China closes North Korea business
The measure follows the UN sanctions voted in September
7 October, 2017
China ordered last week North Korean-owned businesses in the country to close, following the UN sanctions imposed over its nuclear and missile programmes, news wires reported. North Korean businesses and ventures with Chinese partners must close within 120 days of the UN Security Council's 11 September approval of the latest round of sanctions, which falls in early January. North Korean companies operate restaurants and other ventures in China, helping to provide the North with foreign currency. North Korean labourers work in Chinese factories and other businesses.
China is North Korea's main trading partner, making Beijing's cooperation essential to the success of sanctions aimed at stopping the North's pursuit of weapons technology. China, long North Korea's diplomatic protector, has gone along with the latest penalties out of growing frustration with leader Kim Jong Un's government.
One of five permanent Security Council members with veto power, China supports the latest sanctions but doesn't want to push North Korea too hard for fear Kim's government might collapse. Chinese leaders argue against doing anything that might hurt ordinary North Koreans. They agreed to the latest sanctions after the US toned down a proposal for a total ban on oil exports to the North. Chinese officials complain their country bears the cost of enforcing sanctions, which have hurt businesses in its northeast that trade with North Korea.

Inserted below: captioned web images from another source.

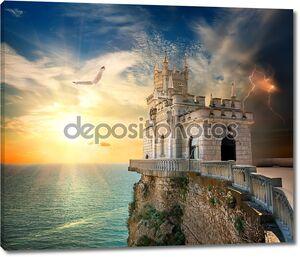 Замок Ласточкино гнездо на скале в Черном море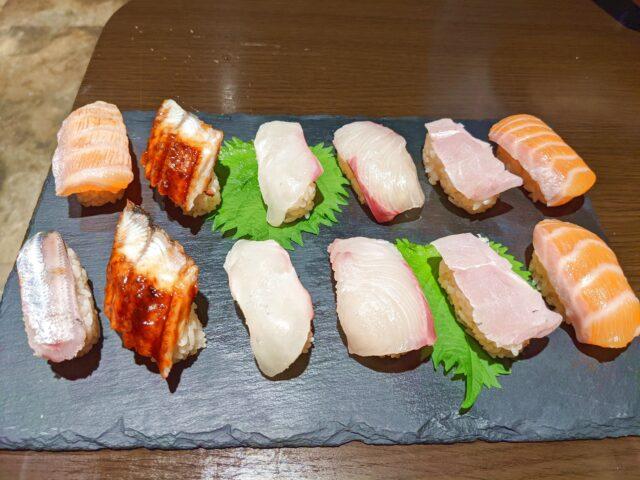 八幡西区にあるすし天やで絶品赤シャリ寿司60分食べ放題を注文した!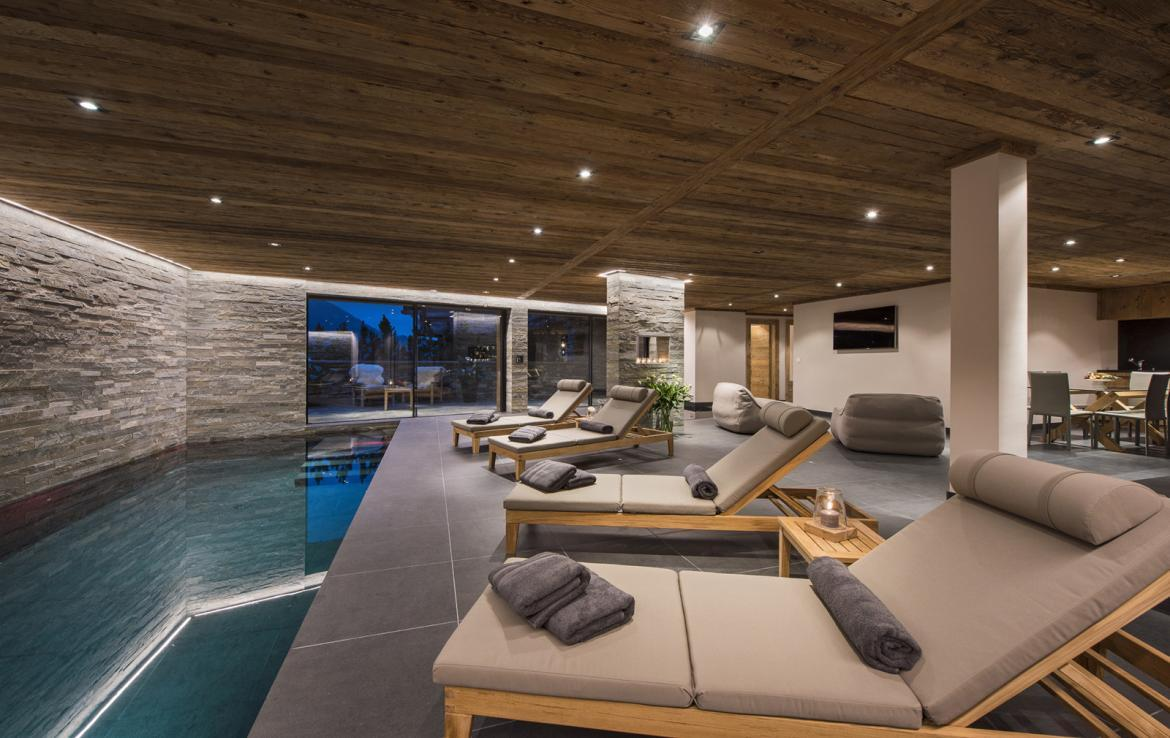 Kings-avenue-verbier-snow-chalet-suana-swimming-pool-boot-heaters-fireplace-020-10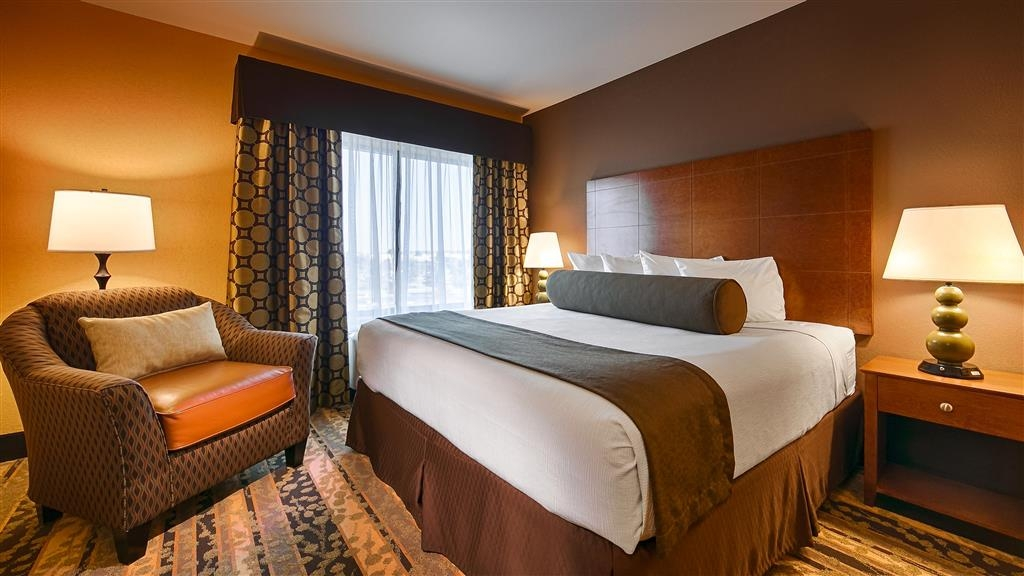 Best Western Plus Tupelo Inn & Suites - Make yourself at home in any room you choose to stay in during your stay.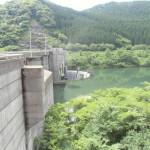 日南ダムのダム湖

The latest round of UN sanctions bans countries from operating joint ventures with North Korea, most of which are in China. They also ban sales of natural gas to North Korea and purchases of the North's textile exports, another key revenue source. They order other nations to limit fuel supplies to the North.
China, which provides the bulk of North Korea's energy supplies, announced it would cut off gas and limit shipments of refined petroleum products, effective 1 January. It made no mention of crude oil, which makes up the bulk of Chinese energy supplies to North Korea and is not covered by the UN sanctions. China also has banned imports of North Korean coal, iron and lead ore, and seafood since early September.
Last week, China's foreign ministry appealed for dialogue to defuse the increasingly acrimonious dispute between US President Donald Trump's government and North Korea. “The Korean Peninsula nuclear issue is related to regional peace and stability,” ministry spokesman Lu Kang said. “Breaking the deadlock requires all relevant parties to show their sincerity.”
But while the UN, China and the US are squeezing on North Korea, Russia is giving the rogue state a cyber lifeline. Russian state-owned company TransTeleCom has provided a new internet connection to Kim Jong Un's regime. The move strengthens North Korea's cybersecurity capabilities at a time of heightened tensions with the US, and also reduces its reliance on China. Previously, North Korean internet traffic was funnelled through one sole link, provided by China.